How to Get Your Audience to Tell You What to Write

4 Simple Steps to the Clarity You Need

I often hear from writers who have a vague idea of their message and who they want to serve, but they struggle to nail it all down. They don’t have clarity about how to position themselves, what to write about, and who exactly is their audience.

“I seem to be good at [fill in the blank],” they say, “but I don’t know where to go from here.”

If you find yourself in this situation, it can be frustrating and even scary. You end up asking yourself questions like:

  • What should I write about?
  • Who are my readers?
  • How should I go about this?
  • Will this ever get off the ground!?

These questions can cut you off at the knees. In today’s blog post I share four steps that will help take the load off and get your audience to tell you what to write.

Step 1: Write and publish a lot

If you’re a little fuzzy about what to write or who to write it for, the best thing you can do is start writing. Clarity comes with action.

In the beginning resist the temptation to measure traffic, shares, subscribers, and so on. Measure your own hustle. Are you getting your writing in? Are you producing content? Are you hitting “publish” regularly and letting the world know that you have something new to share?

Hang out in “write and publish” land for a while. Make it your goal to get thirty blog posts published before you do much at all in the way of assessment.

One more thing: Work hard to serve somebody with what you write. Do your best work.

Step 2: Notice how people are responding.

After you’ve written thirty blog posts, go back now and pay attention:

  • Which blog posts did people notice?
  • Which ones were shared?
  • Which ones received comments?

Jot down some observations. If you are not getting much interest at all, go back to step 1 and write another thirty blog posts.

Step 3: Identify what’s reproducible and what isn’t.

When you have a sense of what’s working for your audience, think through questions such as:

  • What patterns do I see?
  • What sort of content do people seem to enjoy and find helpful?
  • What seems to resonate that I can do over and over again?
  • What is not reproducible?

It’s true that some things cannot be repeated. If you share a story about winning the lottery and you get a bunch of traffic, chances are you won’t be able to tell another story about winning another lottery.

But be careful here. Often we assume something is not reproducible when really it is. It might be hard work, it might take some additional creativity, but try not to sell you or your audience short. Once you have clarity about what your audience wants, hold onto it.

For example, one of my best-performing posts was an interview I did with literary agent Christopher Ferebee. I might be tempted to think, “Oh, I can’t reproduce that! There’s only one Christopher Ferebee!” But that would be giving up too easy. The natural question is, Who else do I have access to that my audience would find helpful? And of course the possibilities are endless, which is why I have done a number of interviews since then.

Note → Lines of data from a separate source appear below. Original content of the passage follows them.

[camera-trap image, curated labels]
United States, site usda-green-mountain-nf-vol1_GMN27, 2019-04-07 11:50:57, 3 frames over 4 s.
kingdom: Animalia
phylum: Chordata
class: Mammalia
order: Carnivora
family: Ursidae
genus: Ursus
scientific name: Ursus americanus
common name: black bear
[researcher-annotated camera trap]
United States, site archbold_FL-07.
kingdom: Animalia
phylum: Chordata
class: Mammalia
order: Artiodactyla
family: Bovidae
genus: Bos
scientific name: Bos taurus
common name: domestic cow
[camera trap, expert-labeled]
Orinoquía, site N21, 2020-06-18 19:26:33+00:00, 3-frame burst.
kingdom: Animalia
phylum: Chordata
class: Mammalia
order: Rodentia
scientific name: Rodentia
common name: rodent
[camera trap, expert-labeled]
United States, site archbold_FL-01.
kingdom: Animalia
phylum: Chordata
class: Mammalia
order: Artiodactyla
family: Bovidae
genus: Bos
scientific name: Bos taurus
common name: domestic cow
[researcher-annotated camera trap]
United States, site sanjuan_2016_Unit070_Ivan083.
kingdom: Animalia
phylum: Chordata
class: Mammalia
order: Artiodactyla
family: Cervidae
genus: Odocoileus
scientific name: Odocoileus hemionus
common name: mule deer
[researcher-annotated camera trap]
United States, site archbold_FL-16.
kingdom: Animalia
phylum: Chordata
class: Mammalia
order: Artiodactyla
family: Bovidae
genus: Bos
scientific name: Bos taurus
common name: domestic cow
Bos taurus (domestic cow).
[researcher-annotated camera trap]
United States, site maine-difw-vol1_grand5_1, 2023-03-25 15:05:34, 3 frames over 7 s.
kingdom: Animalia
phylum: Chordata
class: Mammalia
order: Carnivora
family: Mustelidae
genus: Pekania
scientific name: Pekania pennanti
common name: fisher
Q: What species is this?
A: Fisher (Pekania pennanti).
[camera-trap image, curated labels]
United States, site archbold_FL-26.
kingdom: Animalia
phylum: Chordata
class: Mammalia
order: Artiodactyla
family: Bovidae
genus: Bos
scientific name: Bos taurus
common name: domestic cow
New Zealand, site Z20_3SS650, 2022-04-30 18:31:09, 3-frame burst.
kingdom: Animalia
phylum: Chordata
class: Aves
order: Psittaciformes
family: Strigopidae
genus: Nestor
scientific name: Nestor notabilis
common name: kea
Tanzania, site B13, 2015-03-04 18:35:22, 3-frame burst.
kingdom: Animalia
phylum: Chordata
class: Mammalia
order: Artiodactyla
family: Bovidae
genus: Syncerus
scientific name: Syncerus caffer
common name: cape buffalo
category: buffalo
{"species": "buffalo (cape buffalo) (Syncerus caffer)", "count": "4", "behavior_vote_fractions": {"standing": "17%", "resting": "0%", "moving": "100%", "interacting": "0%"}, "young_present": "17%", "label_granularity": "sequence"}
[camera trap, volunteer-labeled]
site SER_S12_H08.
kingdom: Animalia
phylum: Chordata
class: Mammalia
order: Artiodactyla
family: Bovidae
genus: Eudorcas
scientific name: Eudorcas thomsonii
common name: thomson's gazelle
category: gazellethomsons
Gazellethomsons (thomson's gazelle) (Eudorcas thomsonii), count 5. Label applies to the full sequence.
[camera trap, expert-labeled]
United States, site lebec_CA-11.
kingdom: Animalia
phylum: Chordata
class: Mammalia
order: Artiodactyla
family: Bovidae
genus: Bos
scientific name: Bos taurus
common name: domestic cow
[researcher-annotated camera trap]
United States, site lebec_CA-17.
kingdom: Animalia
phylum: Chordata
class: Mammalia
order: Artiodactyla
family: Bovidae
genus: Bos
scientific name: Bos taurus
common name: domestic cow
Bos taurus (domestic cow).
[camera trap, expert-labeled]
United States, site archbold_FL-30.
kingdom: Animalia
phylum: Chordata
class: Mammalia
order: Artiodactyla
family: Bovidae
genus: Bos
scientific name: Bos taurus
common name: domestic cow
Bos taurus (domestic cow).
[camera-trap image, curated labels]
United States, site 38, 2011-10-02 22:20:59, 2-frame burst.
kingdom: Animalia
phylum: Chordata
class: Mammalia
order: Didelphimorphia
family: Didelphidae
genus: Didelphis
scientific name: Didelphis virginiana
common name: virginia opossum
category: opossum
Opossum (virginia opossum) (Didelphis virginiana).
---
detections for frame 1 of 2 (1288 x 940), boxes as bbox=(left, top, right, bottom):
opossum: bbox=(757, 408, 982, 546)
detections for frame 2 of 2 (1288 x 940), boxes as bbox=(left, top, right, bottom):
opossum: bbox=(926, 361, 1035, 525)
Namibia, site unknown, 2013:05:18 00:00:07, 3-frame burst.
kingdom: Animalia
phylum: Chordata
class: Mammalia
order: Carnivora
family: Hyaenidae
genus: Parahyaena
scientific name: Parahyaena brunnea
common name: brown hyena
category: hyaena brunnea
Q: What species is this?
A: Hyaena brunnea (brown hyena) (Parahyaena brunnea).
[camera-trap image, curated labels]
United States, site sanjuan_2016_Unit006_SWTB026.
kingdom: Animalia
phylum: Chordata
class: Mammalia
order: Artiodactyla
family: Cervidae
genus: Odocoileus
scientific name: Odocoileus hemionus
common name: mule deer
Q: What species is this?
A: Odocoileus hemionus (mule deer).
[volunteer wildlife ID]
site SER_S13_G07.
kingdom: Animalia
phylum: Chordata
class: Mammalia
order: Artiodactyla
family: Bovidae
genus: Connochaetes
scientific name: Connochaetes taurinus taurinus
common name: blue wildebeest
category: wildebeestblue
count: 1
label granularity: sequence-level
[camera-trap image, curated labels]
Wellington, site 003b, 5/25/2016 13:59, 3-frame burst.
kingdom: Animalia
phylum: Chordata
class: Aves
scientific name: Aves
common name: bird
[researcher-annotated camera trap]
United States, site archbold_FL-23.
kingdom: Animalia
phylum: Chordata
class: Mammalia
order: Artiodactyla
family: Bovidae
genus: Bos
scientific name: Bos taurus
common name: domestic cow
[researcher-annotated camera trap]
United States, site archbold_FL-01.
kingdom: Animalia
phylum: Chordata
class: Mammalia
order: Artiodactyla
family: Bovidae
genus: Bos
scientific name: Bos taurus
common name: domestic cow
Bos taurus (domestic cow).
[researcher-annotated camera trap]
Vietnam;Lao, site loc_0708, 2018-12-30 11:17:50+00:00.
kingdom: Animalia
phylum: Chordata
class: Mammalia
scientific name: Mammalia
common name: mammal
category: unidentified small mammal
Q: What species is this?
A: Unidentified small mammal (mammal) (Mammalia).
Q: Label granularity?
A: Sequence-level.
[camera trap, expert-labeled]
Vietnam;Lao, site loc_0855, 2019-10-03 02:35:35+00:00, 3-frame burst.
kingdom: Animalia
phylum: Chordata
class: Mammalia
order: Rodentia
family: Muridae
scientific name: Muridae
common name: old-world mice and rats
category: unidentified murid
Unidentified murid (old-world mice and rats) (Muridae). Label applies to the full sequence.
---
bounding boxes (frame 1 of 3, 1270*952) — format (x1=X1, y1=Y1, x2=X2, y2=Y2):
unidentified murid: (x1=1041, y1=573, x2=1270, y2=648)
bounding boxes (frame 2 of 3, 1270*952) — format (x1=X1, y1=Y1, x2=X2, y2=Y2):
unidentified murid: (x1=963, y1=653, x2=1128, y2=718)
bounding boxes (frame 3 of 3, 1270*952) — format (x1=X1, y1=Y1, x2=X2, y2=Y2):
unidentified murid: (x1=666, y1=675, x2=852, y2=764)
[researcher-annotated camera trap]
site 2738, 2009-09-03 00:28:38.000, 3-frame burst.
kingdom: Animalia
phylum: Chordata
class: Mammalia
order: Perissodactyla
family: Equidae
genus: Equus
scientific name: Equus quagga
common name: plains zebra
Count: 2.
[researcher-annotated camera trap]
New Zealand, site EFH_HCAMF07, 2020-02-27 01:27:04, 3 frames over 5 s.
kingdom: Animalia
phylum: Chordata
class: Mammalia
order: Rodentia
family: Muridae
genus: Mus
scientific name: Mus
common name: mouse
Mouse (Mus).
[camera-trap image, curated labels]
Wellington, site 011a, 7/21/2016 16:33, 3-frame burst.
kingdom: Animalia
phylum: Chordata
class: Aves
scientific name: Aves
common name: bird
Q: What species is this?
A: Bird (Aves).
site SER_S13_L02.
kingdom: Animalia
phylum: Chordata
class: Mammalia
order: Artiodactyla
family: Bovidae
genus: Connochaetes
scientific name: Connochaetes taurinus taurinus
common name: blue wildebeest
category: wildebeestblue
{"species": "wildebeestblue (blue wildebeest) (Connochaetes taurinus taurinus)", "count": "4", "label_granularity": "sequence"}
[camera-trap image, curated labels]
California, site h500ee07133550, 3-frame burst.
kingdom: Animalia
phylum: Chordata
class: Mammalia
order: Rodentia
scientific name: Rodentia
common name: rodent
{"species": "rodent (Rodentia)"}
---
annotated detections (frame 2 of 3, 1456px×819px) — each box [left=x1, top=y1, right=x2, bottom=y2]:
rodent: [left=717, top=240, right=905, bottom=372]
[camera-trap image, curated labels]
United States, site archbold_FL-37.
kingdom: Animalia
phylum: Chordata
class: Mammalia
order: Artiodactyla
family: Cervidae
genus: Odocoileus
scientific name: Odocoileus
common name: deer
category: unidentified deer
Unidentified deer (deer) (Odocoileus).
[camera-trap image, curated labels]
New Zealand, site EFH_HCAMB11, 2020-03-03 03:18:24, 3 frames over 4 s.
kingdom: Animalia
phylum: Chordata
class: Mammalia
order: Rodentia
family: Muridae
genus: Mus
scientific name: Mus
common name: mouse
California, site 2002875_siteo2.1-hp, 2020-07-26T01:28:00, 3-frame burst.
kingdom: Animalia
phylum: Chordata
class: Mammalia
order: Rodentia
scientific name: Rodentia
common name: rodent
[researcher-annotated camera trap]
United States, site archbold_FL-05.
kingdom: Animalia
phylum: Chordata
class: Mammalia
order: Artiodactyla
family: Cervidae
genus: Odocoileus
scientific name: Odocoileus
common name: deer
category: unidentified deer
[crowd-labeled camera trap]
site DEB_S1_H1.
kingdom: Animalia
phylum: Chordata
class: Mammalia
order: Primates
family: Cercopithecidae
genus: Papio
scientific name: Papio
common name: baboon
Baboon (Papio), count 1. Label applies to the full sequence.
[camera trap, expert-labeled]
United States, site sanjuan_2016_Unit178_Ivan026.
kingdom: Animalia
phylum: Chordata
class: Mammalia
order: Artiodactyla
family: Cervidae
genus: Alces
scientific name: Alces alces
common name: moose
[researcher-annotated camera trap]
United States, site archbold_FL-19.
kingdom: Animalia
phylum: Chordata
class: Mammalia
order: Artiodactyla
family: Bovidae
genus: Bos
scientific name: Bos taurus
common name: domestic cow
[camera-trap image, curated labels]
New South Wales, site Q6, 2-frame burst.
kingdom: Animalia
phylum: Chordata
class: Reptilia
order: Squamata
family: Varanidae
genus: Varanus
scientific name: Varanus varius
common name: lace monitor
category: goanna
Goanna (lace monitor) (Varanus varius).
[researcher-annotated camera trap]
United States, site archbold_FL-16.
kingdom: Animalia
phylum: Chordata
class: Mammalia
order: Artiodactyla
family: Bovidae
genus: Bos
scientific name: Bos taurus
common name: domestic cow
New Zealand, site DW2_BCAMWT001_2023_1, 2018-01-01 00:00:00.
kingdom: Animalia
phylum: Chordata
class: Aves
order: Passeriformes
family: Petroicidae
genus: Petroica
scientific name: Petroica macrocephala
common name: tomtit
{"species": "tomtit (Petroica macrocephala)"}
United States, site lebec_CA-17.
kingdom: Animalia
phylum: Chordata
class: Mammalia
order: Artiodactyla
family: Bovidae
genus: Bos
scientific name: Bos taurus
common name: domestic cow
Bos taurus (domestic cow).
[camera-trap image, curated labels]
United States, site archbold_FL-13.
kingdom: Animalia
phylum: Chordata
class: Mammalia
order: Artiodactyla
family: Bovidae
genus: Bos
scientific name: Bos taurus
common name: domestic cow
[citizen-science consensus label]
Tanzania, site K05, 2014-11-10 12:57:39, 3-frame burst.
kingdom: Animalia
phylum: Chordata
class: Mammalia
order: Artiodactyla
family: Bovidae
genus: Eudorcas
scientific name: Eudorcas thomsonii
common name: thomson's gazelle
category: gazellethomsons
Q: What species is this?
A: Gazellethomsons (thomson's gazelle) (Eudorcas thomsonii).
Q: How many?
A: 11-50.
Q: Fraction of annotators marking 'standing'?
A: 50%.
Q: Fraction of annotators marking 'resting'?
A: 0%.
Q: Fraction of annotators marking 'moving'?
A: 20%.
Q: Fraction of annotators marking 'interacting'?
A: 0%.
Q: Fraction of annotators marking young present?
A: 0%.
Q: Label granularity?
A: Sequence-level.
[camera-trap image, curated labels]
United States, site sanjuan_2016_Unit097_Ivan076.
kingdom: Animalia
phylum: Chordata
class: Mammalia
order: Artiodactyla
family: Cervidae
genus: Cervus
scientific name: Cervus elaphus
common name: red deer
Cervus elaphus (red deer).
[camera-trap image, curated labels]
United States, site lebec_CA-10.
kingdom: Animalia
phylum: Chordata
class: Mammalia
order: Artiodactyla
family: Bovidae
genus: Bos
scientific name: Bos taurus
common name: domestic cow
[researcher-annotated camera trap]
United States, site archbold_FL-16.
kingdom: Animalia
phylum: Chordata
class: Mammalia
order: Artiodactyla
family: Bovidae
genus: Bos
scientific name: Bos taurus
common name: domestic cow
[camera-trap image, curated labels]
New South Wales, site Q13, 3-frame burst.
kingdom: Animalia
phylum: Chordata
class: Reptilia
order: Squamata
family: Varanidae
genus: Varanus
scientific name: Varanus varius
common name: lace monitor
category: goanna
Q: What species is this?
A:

Step 4: Keep writing, keep noticing, tweak as necessary.

Frederick Buechner said, “The place God calls you to is the place where your deep gladness and the world’s deep hunger meet.”

That’s what we’re after. We want to write out of a sense of calling, of deep gladness, and then notice where our audience is hungry. That’s our sweet spot. That’s clarity.

One of the great joys of writing in our day and age is it takes very little time to find out how the world will respond to something we’ve written. I think of it like a dance. We take a step and then it’s our audience’s turn.

We go back and forth like that until we get a feel for each other, and then we keep innovating. It is a process that is at times maddening and at other times absolutely euphoric. And the whole project is an almost unimaginable privilege.

Question: What about you? What are you interested in writing about? Who’s your audience? What are you noticing in how your audience responds to your work? You can leave a comment by clicking here.

Please note: I reserve the right to delete comments that are offensive or off-topic.

3 thoughts on “How to Get Your Audience to Tell You What to Write

  1. Very practical and accessible, as always.Now, if I could just get past the “assigned writing” to branch out….

  2. Thanks for this Chad! So practical and encouraging – and with a clarity that smashes all my lame excuses for not getting on with it 🙂 Thank you!